A systematic review of mechanisms of change in mindfulness-based cognitive therapy in the treatment of recurrent major depressive disorder.
van der Velden AM., Kuyken W., Wattar U., Crane C., Pallesen KJ., Dahlgaard J., Fjorback LO., Piet J.
BACKGROUND: The investigation of treatment mechanisms in randomized controlled trials has considerable clinical and theoretical relevance. Despite the empirical support for the effect of mindfulness-based cognitive therapy (MBCT) in the treatment of recurrent major depressive disorder (MDD), the specific mechanisms by which MBCT leads to therapeutic change remain unclear.
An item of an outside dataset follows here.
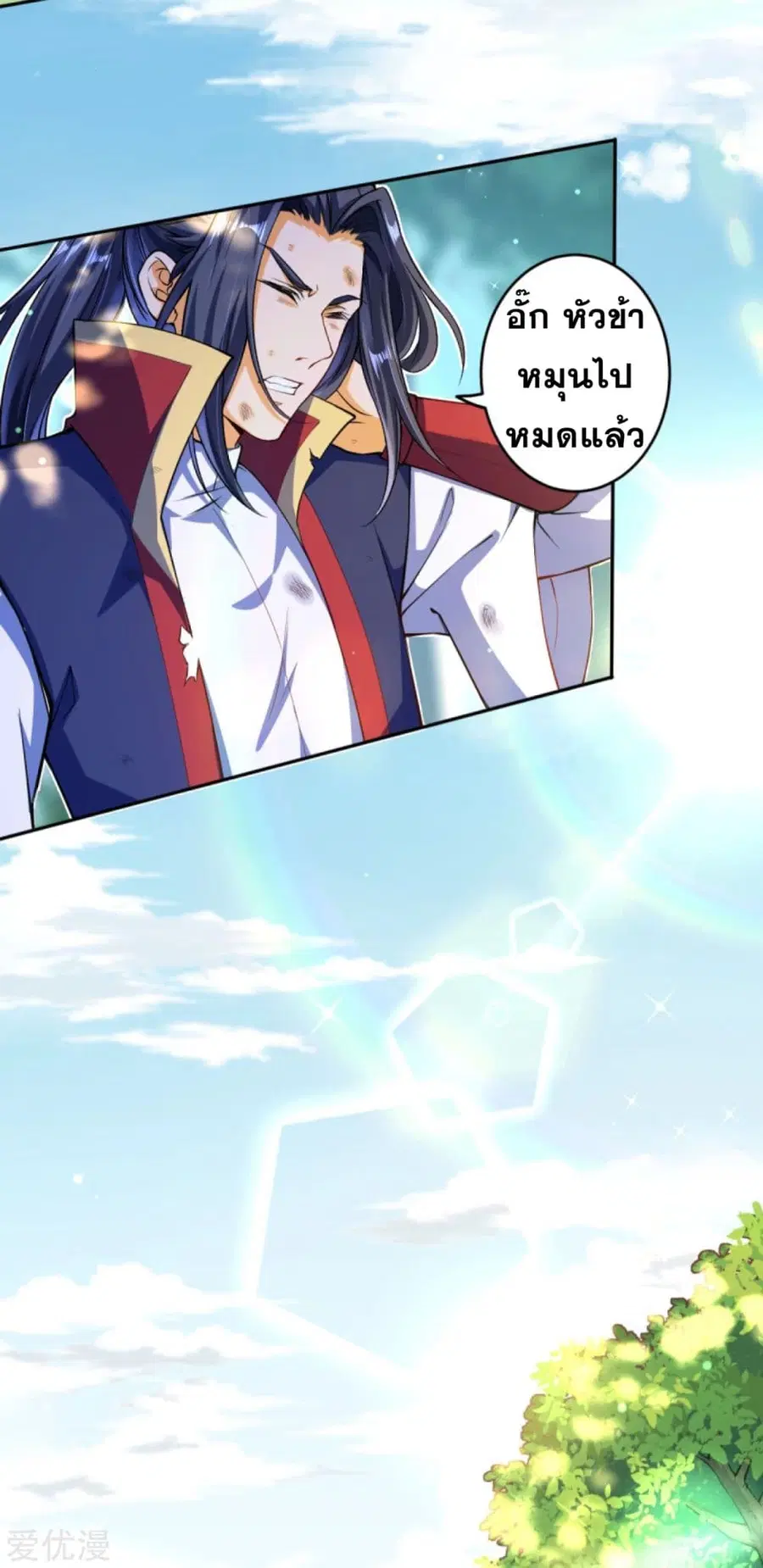 Against the Gods ตอนที่ 236 หน้า 7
OBJECTIVE: By means of a systematic review we evaluate how the field is progressing in its empirical investigation of mechanisms of change in MBCT for recurrent MDD. METHOD: To identify relevant studies, a systematic search was conducted. Studies were coded and ranked for quality. RESULTS: The search produced 476 articles, of which 23 were included. In line with the theoretical premise, 12 studies found that alterations in mindfulness, rumination, worry, compassion, or meta-awareness were associated with, predicted or mediated MBCT's effect on treatment outcome. In addition, preliminary studies indicated that alterations in attention, memory specificity, self-discrepancy, emotional reactivity and momentary positive and negative affect might play a role in how MBCT exerts its clinical effects. CONCLUSION: The results suggest that MBCT could work through some of the MBCT model's theoretically predicted mechanisms. However, there is a need for more rigorous designs that can assess greater levels of causal specificity.